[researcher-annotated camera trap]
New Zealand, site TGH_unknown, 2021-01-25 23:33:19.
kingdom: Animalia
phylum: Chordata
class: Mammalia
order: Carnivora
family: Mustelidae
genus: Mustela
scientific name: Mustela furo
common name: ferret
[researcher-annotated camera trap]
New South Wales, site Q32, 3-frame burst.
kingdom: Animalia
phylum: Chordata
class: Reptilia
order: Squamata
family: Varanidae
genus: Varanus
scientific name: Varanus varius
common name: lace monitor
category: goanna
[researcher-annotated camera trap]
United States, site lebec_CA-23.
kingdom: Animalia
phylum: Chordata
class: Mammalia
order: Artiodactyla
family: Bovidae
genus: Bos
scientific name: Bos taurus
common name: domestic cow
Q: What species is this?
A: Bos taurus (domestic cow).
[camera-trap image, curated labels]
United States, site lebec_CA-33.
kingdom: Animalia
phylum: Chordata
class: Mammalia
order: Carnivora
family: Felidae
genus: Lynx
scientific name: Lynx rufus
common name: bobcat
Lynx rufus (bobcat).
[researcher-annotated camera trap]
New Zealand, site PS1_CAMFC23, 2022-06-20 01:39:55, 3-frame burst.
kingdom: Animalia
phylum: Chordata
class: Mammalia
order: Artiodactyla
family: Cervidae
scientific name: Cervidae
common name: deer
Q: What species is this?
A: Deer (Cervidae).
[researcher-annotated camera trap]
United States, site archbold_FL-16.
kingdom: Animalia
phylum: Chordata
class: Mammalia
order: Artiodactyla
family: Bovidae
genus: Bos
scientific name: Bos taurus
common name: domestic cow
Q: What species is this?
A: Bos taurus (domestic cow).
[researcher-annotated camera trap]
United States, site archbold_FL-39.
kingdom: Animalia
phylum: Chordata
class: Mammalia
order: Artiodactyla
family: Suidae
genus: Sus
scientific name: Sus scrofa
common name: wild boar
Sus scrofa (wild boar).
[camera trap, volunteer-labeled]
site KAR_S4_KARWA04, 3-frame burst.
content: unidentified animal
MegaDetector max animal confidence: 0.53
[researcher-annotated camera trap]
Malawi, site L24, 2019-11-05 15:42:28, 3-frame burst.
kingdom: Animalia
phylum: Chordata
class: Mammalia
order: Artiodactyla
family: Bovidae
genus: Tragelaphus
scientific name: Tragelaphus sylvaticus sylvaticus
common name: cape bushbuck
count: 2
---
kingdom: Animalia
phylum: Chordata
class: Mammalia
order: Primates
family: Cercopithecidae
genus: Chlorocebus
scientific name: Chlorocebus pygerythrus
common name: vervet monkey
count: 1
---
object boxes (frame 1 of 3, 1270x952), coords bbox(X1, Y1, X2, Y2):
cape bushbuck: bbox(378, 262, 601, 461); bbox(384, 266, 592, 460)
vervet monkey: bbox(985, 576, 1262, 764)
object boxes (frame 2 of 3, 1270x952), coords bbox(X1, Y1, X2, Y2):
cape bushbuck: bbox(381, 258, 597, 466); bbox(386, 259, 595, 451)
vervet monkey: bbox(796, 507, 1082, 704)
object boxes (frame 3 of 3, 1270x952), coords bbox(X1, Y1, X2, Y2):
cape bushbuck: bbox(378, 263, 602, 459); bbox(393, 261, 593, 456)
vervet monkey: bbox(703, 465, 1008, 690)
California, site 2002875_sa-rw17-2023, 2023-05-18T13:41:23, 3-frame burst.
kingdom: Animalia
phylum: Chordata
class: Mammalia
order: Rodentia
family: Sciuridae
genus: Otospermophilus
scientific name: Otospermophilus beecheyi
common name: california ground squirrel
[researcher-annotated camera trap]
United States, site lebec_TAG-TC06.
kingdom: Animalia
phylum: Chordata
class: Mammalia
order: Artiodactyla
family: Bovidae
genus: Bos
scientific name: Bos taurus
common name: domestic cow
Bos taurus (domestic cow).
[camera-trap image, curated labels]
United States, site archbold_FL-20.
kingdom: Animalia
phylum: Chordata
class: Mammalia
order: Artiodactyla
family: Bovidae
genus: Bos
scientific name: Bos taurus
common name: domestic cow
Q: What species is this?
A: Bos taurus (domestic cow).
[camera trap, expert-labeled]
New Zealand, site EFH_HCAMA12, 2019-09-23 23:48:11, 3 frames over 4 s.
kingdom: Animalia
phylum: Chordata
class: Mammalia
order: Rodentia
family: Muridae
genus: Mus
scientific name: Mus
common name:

┄┄┄┄┄┄┄┄┄┄

Take every line above that includes "States" and list it.

United States, site lebec_CA-23.
United States, site lebec_CA-33.
United States, site archbold_FL-16.
United States, site archbold_FL-39.
United States, site lebec_TAG-TC06.
United States, site archbold_FL-20.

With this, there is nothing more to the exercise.